L’evento che riguardava Richard era previsto per il giorno seguente, domenica alle 17. Il tempo s’era
fatto tuttavia minaccioso, annunciatore dell’imminente autunno, aria fredda ad
alta quota s’incanalò dal Mar Nero
attirando l’aria torrida della
lunga estate stanbulina risalente da
terra e originando un’energia di forte intensità che iniziò a dissiparsi per
cielo e per mare lungo il Bosforo, le
cui acque presero a mugghiare in modo inquietante.
Nell’avanzare della serata di sabato fu un primo nubifragio, che iniziò
ad allarmare il gruppo che festeggiava la vigilia dell’evento e dalle vetrate
della discoteca Anjelique, anziché la splendida vista panoramica, si prospettò
l’apparenza di una tregenda in avanzamento.

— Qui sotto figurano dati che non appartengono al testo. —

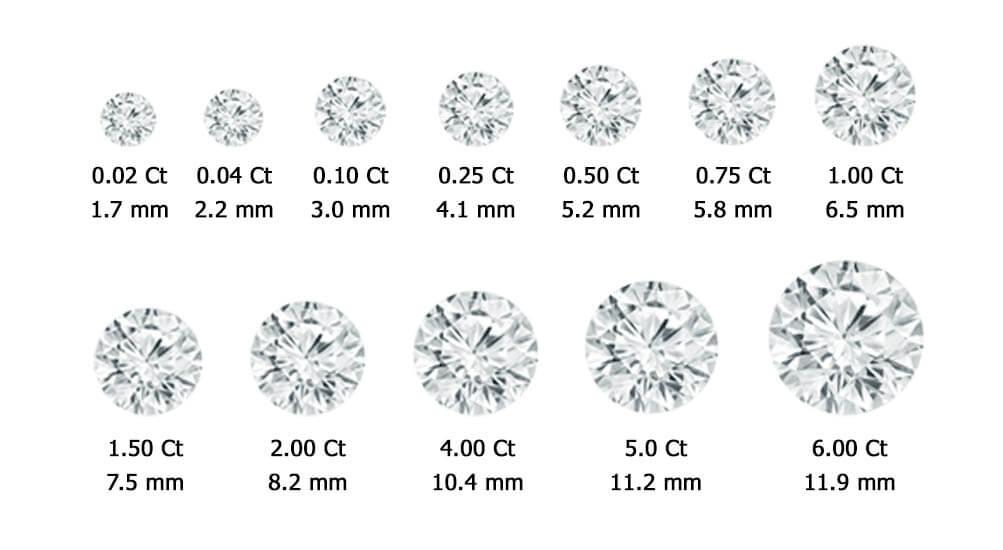 diamondsizeb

L’alluvione imperversò per varie ore notturne e
alle 5 del mattino l’area attrezzata nei
pressi di Uskudar era completamente
sommersa; le forti onde, il vento impetuoso , una bomba d’acqua, avevano
terminato di lavorare alla base l’ardita
istallazione che crollò rovinosamente.
Non ci fu rimedio possibile. Un cumulo di macerie
apparve alla vista dei primi operai della manutenzione nel mattino di nuovo
radioso, soleggiato. Impietriti, attoniti, senza alcuna possibile reazione, Richard
e la sua squadra osservavano come
un’allucinazione il cielo e il mare tersi e sereni e lo sfacelo delle rive e della macerie …
L’evento venne ovviamente annullato, l’operazione
biasimata dagli organizzatori per l’insipienza con cui era stata
allestita.
Richard si
trovò rovinato, il suocero poté rivalersi solo parzialmente rispetto ad un’assicurazione con cui ebbe lungamente a
disputare, poiché essa attribuiva alla
cattiva conduzione del progetto l’esito
catastrofico. La moglie, costretta a ridimensionare il tenore di vita, non lo volle più vedere.
Il
nostro visse per qualche anno in povere
stanze a Fatih, un affollato quartiere
d’immigrati, grazie a qualche prestito, e sopravviveva miseramente vendendo
poveri gadget ai visitatori di Sultanahmet . Li costruiva lui stesso, e rappresentavano”La
torre di Galata”, “La torre di Pisa”, e, ahimè, la “Casa-torre” precariamente
eretta a Uskudar e crollata la notte dell’inaugurazione. C’è chi dice di averlo
visto a volte prendere un modellino, e torcerlo con rabbia, scaraventandolo poi
nel Corno d’oro!
Poi
lo scorso anno il capocameriere me l’è venuto a raccomandare, dicendo che
comunque questo Richard aveva un certo
stile, e allora mi ha convinto ad assumerlo...e’così rientrato in patria!